Thursday, May 12, 2011

A Lot Less Petroleum Could Go A Long Way!


Today they announced that the produce price index is up 0.8% for April and that it was up 0.7% for the month before. Inflation is pretty easy to understand even if you are not an economist. When prices go up for products and services and those products and services are exactly the same now as they were just a short while ago, we say we have experienced inflation. Our dollars don't buy as much gasoline as they used to is just one example.

But, gasoline is a very important piece of our economy. Our economy to a very large extent runs on gasoline and diesel. So, when the price of gasoline and diesel goes up, every business that depends on gasoline or diesel must raise their prices if they are going to maintain their profit margins. Businesses that make no profits go bankrupt and close or else are sold to other companies that will find a way to make them profitable.

Fuel affects so much of our economy that it touches just about everything we produce or services we provide. Whether it is growing corn or delivering a package, fuel is a piece of the cost structure of that enterprise. In an earlier piece, I made mention of the fact that oil is priced in U.S. dollars, and that the United States imports and uses millions of barrels of oil each day.
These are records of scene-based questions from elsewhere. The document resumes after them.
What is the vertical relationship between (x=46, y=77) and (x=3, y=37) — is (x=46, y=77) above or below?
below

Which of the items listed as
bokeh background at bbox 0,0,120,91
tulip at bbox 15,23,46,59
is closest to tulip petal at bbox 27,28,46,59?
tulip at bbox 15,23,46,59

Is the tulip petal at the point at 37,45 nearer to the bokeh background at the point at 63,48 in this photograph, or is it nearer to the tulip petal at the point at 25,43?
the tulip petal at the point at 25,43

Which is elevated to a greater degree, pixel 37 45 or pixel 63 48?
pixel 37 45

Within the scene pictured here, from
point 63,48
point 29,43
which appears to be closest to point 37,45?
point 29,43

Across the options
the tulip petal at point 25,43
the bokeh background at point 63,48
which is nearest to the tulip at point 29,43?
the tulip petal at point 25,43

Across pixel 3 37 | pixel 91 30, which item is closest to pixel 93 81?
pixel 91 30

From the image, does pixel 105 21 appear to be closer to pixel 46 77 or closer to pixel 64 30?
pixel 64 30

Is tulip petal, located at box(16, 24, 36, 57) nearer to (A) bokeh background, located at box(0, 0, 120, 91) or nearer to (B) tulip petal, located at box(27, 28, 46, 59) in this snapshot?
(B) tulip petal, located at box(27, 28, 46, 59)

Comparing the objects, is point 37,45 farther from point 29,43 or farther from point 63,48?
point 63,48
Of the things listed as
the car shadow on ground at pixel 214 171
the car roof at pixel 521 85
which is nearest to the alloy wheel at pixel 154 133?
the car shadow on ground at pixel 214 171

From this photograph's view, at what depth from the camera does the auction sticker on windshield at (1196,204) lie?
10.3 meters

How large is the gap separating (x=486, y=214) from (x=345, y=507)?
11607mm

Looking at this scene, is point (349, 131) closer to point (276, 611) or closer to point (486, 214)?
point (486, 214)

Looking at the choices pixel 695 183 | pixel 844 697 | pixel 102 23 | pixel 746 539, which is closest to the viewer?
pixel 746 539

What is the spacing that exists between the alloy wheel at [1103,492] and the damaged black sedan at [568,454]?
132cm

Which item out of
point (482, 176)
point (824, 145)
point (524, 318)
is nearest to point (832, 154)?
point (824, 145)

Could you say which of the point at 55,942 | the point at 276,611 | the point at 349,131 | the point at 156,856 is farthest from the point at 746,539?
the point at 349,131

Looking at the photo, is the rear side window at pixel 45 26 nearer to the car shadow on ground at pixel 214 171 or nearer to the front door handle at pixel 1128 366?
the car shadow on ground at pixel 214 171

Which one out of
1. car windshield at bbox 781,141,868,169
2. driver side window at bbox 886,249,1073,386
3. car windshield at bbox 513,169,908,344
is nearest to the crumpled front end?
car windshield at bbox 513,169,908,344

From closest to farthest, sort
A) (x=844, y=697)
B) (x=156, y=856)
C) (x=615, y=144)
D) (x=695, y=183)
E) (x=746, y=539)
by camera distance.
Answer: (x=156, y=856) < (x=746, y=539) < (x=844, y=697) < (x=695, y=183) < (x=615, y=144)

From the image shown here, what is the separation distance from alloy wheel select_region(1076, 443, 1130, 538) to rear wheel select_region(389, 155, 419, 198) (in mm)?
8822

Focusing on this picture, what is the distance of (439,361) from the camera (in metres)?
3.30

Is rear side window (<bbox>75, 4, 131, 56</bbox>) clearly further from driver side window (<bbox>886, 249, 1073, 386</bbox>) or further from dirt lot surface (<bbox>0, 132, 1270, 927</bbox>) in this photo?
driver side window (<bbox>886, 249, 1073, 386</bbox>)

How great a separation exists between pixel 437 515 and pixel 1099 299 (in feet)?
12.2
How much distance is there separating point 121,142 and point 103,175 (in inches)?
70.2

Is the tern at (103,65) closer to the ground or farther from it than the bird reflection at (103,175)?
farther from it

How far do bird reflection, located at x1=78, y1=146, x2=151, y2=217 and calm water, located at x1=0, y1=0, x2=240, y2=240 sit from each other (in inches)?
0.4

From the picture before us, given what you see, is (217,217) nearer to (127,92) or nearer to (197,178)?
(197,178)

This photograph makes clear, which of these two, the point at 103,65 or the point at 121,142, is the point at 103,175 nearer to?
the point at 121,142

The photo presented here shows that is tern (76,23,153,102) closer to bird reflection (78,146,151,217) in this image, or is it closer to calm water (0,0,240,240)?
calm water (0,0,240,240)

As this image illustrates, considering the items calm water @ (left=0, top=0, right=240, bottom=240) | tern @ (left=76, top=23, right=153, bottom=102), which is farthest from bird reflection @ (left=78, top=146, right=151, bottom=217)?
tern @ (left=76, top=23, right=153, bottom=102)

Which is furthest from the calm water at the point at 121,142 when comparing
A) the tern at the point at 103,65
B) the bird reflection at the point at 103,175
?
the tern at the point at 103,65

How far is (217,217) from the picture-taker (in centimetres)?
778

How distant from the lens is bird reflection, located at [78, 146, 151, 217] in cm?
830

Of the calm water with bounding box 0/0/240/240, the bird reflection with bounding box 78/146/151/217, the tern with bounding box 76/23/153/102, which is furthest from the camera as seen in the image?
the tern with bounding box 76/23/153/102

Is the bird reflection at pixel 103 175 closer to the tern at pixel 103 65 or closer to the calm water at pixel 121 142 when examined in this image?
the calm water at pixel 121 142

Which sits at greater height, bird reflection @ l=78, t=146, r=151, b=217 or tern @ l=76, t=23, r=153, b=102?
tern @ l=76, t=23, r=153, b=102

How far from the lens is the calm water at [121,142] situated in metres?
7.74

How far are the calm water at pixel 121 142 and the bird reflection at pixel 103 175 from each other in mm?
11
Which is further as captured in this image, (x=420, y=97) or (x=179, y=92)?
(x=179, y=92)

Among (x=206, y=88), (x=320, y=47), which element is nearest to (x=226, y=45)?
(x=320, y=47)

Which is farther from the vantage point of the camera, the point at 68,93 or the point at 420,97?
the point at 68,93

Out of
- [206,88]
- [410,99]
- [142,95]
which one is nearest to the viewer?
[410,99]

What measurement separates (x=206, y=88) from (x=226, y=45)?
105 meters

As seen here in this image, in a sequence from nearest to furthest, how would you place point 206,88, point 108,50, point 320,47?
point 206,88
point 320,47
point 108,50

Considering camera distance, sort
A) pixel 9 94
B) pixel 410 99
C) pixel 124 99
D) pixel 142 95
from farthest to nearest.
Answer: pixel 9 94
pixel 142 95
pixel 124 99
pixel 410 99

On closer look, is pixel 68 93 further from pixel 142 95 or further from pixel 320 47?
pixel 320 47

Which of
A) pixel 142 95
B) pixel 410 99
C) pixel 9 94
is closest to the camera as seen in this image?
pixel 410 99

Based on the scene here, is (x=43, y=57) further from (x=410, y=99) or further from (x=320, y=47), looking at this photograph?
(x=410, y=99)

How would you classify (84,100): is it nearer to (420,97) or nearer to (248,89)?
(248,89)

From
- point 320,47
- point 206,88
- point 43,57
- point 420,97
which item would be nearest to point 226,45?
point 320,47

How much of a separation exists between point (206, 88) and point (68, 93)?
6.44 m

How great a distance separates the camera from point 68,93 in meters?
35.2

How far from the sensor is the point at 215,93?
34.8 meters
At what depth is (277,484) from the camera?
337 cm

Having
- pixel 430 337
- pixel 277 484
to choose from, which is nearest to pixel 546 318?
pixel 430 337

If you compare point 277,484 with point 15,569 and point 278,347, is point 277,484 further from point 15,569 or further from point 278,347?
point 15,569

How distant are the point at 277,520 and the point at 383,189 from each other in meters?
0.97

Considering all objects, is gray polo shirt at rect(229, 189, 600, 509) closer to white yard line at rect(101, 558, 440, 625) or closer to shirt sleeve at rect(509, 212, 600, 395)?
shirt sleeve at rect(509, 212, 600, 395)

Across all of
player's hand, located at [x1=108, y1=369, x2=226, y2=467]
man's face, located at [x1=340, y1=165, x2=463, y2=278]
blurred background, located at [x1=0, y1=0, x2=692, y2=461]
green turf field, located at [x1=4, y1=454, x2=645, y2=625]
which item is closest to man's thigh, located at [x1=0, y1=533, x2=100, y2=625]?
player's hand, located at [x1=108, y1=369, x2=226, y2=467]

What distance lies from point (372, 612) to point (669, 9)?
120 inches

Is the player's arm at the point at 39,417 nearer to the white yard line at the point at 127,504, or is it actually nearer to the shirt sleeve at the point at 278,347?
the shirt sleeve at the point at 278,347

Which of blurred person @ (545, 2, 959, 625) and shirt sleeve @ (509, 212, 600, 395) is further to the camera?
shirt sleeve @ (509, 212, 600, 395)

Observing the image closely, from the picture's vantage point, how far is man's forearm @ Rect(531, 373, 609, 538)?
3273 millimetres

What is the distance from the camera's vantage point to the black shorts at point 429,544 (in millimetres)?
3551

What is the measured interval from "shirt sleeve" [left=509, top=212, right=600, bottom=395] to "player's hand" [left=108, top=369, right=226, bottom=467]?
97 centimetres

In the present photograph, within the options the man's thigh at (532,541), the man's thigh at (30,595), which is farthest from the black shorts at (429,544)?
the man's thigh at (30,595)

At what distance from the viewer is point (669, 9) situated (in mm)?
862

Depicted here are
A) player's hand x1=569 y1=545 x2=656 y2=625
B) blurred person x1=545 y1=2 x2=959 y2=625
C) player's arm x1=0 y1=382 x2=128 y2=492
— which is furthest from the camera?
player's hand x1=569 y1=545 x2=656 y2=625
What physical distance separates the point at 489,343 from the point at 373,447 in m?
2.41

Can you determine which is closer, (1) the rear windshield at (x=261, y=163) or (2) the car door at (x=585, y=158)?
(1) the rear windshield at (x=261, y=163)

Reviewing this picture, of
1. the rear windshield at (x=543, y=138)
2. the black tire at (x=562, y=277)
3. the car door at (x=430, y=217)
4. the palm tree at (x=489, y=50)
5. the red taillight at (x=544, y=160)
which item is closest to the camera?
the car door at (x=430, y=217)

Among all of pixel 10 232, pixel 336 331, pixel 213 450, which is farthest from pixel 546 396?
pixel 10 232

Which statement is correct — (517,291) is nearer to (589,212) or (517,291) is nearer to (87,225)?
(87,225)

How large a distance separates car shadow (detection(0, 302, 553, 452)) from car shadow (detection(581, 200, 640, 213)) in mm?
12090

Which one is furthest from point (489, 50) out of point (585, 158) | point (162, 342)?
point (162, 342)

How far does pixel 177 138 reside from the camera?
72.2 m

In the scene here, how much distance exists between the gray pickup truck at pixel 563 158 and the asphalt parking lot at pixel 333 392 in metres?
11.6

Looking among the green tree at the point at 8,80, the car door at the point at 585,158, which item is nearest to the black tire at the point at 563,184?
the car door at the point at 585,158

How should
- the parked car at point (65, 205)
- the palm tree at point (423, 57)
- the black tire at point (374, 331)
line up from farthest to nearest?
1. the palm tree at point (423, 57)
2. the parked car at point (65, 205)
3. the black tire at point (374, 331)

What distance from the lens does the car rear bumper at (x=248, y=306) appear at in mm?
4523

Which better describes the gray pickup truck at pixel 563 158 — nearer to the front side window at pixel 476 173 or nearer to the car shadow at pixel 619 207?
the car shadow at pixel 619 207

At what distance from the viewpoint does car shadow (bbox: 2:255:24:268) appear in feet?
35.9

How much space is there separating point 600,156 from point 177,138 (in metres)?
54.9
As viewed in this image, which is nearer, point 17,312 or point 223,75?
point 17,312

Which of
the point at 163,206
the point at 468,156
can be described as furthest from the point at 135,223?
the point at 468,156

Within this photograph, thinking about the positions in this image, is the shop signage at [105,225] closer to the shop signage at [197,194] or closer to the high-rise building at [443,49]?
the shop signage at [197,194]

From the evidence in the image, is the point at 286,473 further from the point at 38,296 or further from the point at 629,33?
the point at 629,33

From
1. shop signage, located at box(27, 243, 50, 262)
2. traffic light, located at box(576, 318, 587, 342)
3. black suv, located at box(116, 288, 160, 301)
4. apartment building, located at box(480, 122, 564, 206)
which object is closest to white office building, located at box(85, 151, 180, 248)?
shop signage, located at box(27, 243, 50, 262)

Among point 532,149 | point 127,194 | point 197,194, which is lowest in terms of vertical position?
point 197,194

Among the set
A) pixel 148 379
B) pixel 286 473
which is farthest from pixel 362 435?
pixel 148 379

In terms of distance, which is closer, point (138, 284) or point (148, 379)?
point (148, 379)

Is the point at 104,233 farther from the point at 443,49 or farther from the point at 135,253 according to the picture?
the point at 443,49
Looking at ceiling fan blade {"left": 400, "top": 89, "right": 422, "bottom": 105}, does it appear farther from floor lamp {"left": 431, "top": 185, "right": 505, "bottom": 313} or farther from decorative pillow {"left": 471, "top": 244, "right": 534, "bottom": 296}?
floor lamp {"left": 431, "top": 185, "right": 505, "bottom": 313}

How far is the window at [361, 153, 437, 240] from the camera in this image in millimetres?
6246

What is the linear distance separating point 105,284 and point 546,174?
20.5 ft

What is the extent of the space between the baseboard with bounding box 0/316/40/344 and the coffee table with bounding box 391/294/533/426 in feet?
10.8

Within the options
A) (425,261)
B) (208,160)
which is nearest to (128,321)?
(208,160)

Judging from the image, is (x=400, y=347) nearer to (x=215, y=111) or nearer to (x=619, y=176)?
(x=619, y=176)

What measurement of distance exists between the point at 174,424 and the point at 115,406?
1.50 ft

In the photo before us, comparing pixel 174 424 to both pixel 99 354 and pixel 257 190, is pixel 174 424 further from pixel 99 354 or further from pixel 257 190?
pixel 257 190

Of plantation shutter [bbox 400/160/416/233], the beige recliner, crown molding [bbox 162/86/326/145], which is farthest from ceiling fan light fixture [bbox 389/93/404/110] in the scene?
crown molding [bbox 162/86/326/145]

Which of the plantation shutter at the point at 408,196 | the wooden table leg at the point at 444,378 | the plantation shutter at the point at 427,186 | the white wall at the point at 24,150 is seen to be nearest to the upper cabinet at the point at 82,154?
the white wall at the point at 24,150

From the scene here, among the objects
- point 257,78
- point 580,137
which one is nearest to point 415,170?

As oil prices rise, gasoline and diesel prices follow, and as these prices go up the products and services that depend on these fuels go up as well.

The answer to the problem is energy independence. When we can reduce the amount of oil we import, we can have a better balance between the amount of U.S. dollars leaving our domestic economy and the dollars that come back to buy products and services here. Too many dollars leaving and not enough coming back in to our domestic economy has the affect of reducing the demand for U.S. dollars and as a result of this, drives the price of oil by the barrel up in price.

It might sound too simple, but unfortunately, sometimes it is the simple things that are the hardest to fix. If the United States could reduce the amount of oil it imports every year, the U.S. dollar would get stronger. Alternative energy sources to supply our cars and trucks with fuel would change our domestic economic situation profoundly. The manufacture and use of electric vehicles could over the next decade have a significant affect, for the good, on our domestic economy and the U.S. dollar's strength in the world currency markets.

Stay tuned.

1 comment:

winslow said...

Instead of the Democrats and Republicans arguing and fighting all the time, they should come up with a comprehensive energy policy to guide us the next 5-25 years. With all the expertise and knowledge in this country, we are really idiots.